Is a stochastic matrix always diagonalizable?

Question

Let $A$ be a $n$-by-$n$ left stochastic matrix.

The followings are the properties I found so far:

Algebraic Property

$A$ has left eigenvector $[1,1,\cdots,1]$ ($n$ 1s) with corresponding eigenvalue $1$.

Geometric Property

Let $S$ be a $(n-1)$-simplex whose vertices are at $[1,0,\cdots,0],[0,1,\cdots,0],\cdots,[0,0,\cdots,1]$, border inclusive.

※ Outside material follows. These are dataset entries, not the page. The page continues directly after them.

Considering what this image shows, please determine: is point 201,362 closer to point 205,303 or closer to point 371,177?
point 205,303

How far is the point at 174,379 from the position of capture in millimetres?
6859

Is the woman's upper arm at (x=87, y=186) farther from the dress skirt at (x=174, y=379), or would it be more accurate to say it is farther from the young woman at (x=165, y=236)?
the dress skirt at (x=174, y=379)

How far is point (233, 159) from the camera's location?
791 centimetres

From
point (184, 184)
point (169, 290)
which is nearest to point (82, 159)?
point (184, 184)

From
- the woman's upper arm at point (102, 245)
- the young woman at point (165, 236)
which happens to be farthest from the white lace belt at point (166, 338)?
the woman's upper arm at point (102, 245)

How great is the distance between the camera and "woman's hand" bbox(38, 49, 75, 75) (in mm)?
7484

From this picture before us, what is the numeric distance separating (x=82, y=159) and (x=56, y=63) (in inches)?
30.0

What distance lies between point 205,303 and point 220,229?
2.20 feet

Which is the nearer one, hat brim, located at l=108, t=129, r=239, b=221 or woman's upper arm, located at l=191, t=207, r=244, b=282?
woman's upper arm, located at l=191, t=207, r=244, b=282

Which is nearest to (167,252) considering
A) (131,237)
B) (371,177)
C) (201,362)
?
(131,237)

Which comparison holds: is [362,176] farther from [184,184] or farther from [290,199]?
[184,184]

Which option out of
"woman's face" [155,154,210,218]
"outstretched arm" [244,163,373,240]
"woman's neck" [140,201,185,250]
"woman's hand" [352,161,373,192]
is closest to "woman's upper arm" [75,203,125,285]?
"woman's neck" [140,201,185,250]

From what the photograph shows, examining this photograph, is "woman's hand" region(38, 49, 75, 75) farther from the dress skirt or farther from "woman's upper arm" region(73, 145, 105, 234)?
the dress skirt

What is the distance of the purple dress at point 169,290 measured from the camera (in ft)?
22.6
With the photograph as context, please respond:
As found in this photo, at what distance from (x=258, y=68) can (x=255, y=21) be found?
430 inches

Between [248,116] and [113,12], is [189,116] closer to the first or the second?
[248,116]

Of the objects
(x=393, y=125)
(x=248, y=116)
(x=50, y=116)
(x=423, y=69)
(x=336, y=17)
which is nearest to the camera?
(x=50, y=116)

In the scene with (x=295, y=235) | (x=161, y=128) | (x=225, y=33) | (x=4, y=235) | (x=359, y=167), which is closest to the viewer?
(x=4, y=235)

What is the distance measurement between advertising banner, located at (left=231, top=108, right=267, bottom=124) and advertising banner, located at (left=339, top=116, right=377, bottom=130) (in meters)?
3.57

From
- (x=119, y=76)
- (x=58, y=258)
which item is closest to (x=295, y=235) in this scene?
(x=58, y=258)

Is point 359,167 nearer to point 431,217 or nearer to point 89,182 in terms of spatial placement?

Then $A$ maps $S$ within $S$. (Linearly, of course)

Question

By the geometric property, It seems intuitively clear that:

• $A$ has a right eigenvector within $S$ with corresponding eigenvalue $1$.

• Along with the vector above, $n-1$ vectors from the (hyper)plane that passes through the origin and is orthogonal to $[1,1,\cdots,1]^T$ complete a basis of the eigenspace of $A$.

Is this true?

Answer 1

The answer to your first question is yes. In general, for any square matrix $A$ (not just the stochastic ones), $A$ has a left eigenvector corresponding to an eigenvalue $\lambda$ if and only if it has a right eigenvector corresponding to the same eigenvalue. In fact, the two eigenspaces have the same dimension, because $\lambda I-A$ has the same nullity as $\lambda I-A^\top$.

The answer to your second question is negative. See Gerry Myerson's answer to another question for a counterexample.